After reading through this thread and some other resources online, I still do not understand the role of epochs in training a neural network. I understand that one epoch is one iteration through the entire data set. But I don't understand what happens when we finish one epoch and start the second, i.e., what is happening such that the error is reduced after each epoch?
Assuming we have an outer loop over epochs, and an inner loop for the gradient descent iteration. What happens is the following, at least to my understanding:
For the first epoch, we take some random initial parameters and perform, say, 1000 gradient descent steps until we have found a local minima where the loss is minimised. So we have landed in a local minima, but it could be a bad one and we want to find a better one, preferably even the global minima. However, this is what I was thinking about:
The only way we can escape a bad local minima is to start a new gradient descent search with different initial parameters, but it seems like starting a new epoch is not just taking different parameters and repeating the process. According to the loss plotted over epochs, the loss is decreasing after each iteration, so it seems like the parameters are not chosen randomly, instead it looks like there is some knowledge used from the previous epoch. First, I assumed that a new epoch just means starting a new search over the loss landscape, this time with another set of random initial values, such that we end up in a different local minima. However, it is not guaranteed that this local minima is a better one, so we could also land in a worse local minima.
But if I look at graphs where the loss is plotted over epochs, it almost always decreases quite smoothly with each epoch, indicating that every epoch does indeed lead to a better minima. This is where I get confused. How is this possible? What is happening at the start of a new epoch? In order to decrease the error, we must have knowledge from the previous iteration, which means that we do not just simply start with a different random set of initial parameters. So, how does a new epoch iteration contribute to a better result? What is happening that the loss is decreasing without ever rising due to worse local minima?
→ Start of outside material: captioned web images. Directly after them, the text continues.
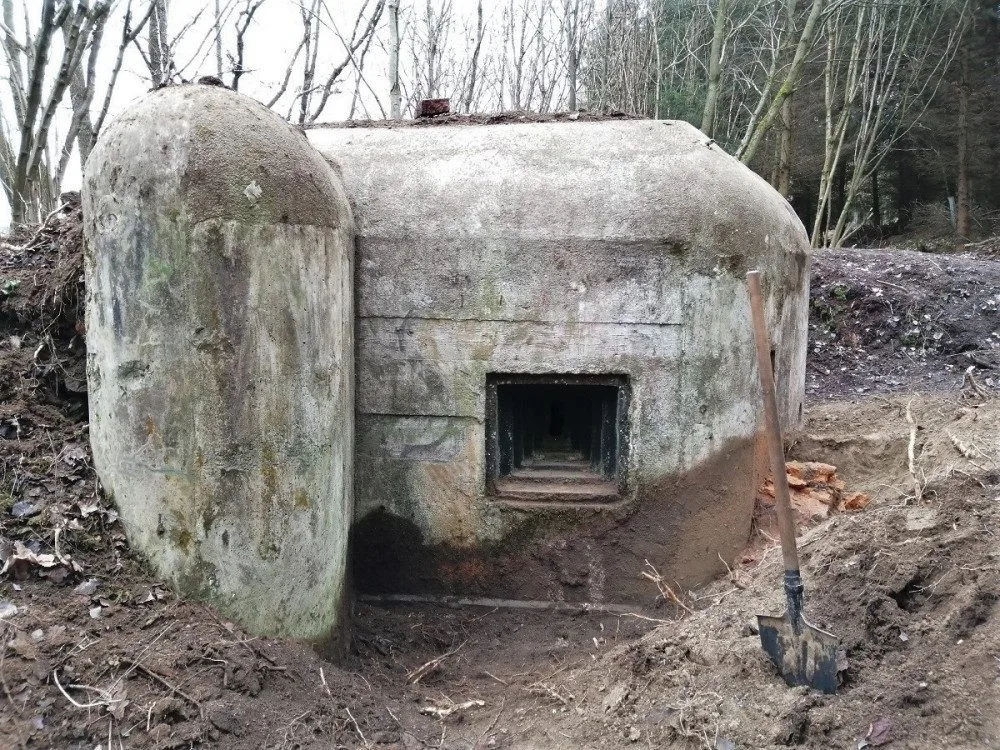 Když nemají školu, chodí a čistí bunkry. Čtyři chlapci, by zde rádi vytvořili malé muzeum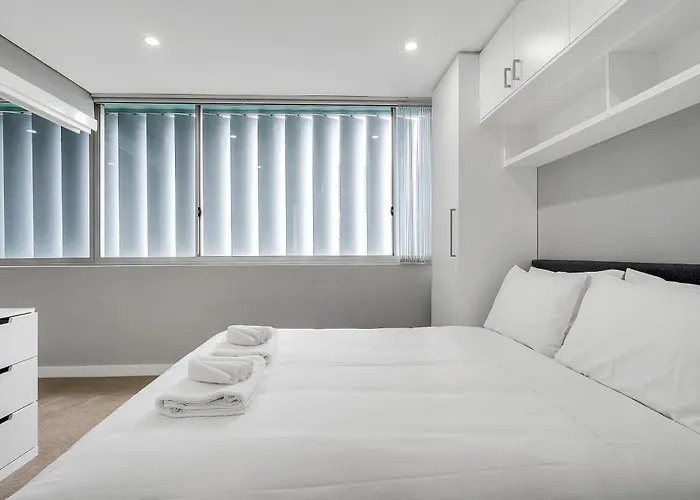Bright 1 Bedroom Unit In The Heart Of Manly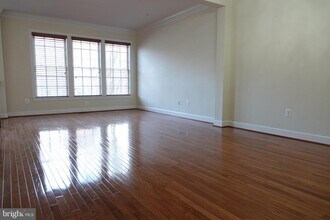 1112 Pleasant Dr in Rockville, MD - Building Photo - Building Photo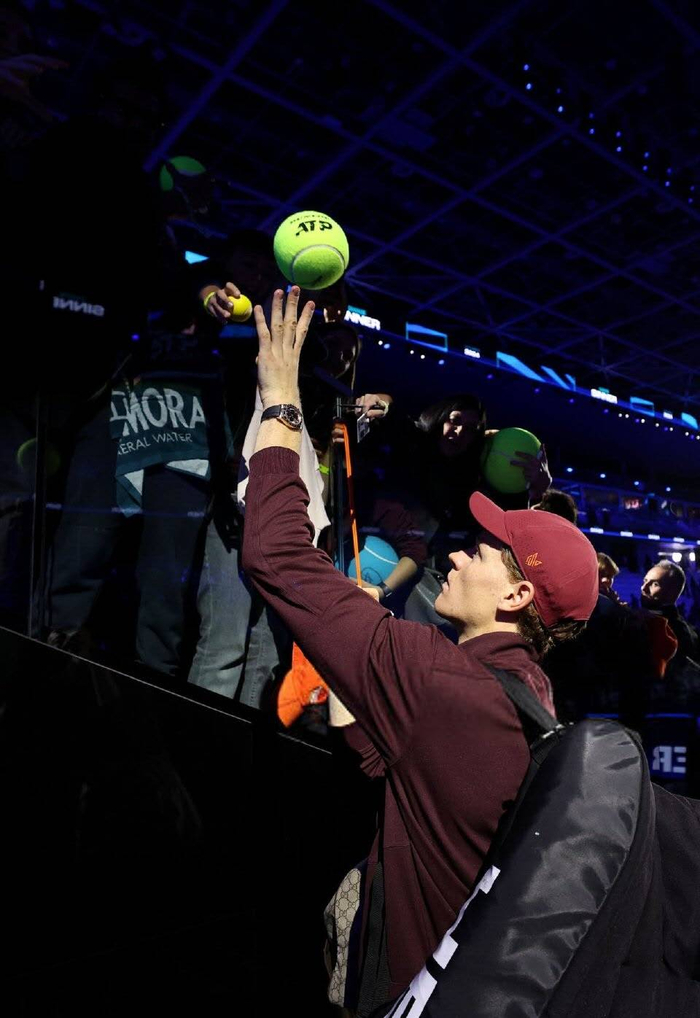 年终总决赛逆转拉沃尔杯,辛纳带队取胜 年终总决赛逆转拉沃尔杯,辛纳带队取胜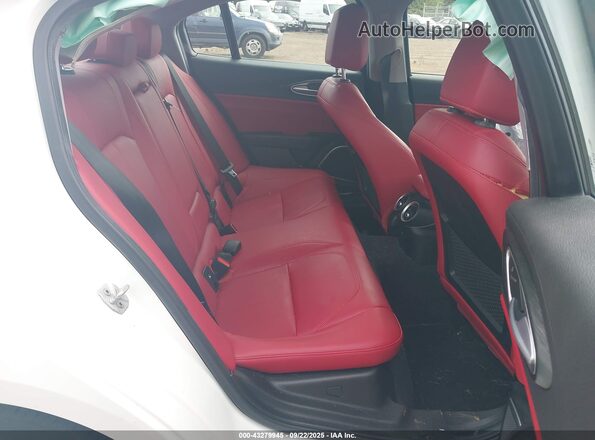 ZARFAMAN9M7647962 2021 ALFA ROMEO GIULIA White VIN կոդի պիտակի տեսք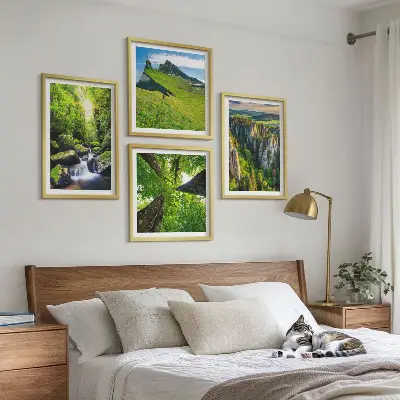 Set od 4 slike u okviru zelene planine i šuma s vodopadom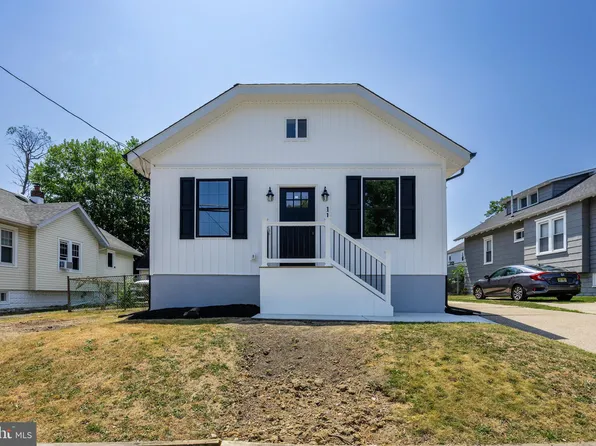 110 E Clinton Ave, Oaklyn, NJ 08107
------------ EDIT ------------
I want to add this simple example: consider a simple linear network, no activation function. We have 2 inputs, each multiplied by a weight to generate a scalar output, i.e. the first step would look like:
x1[0]*w1 + x2[1]*w2 = out
where x1[0] contains the initial value and x2 is a different, known value. We want to find the weights w1 and w2 which minimise the loss between the output and the ground truth. In this case, I will work with one batch only, which contains the 2 inputs. The goal is to approximate a function linearly, given a known initial value. Then, I would run the training loop as follows
...
net = Net(2,1)
criterion = nn.MSELoss()
optimizer = optim.SGD(net.parameters(),lr=0.01)
for m in range(1,11):
    inputs = torch.Tensor(x[m-1], x[m]])
    for iteration in range(5000):
        net.zero_grad() 
        out = net(inputs)
        loss = criterion(out, truth)
        loss.backward()
        optimizer.step()
This is just as snapshot of the loop, but basically the idea here is to find the appropriate weights for each point m of the function I want to approximate, by repeating the gradient descent search until we have found the local minima, and then proceed to the next point m+1 and so on. Using this example, how and why would a third loop over epochs decrease the error?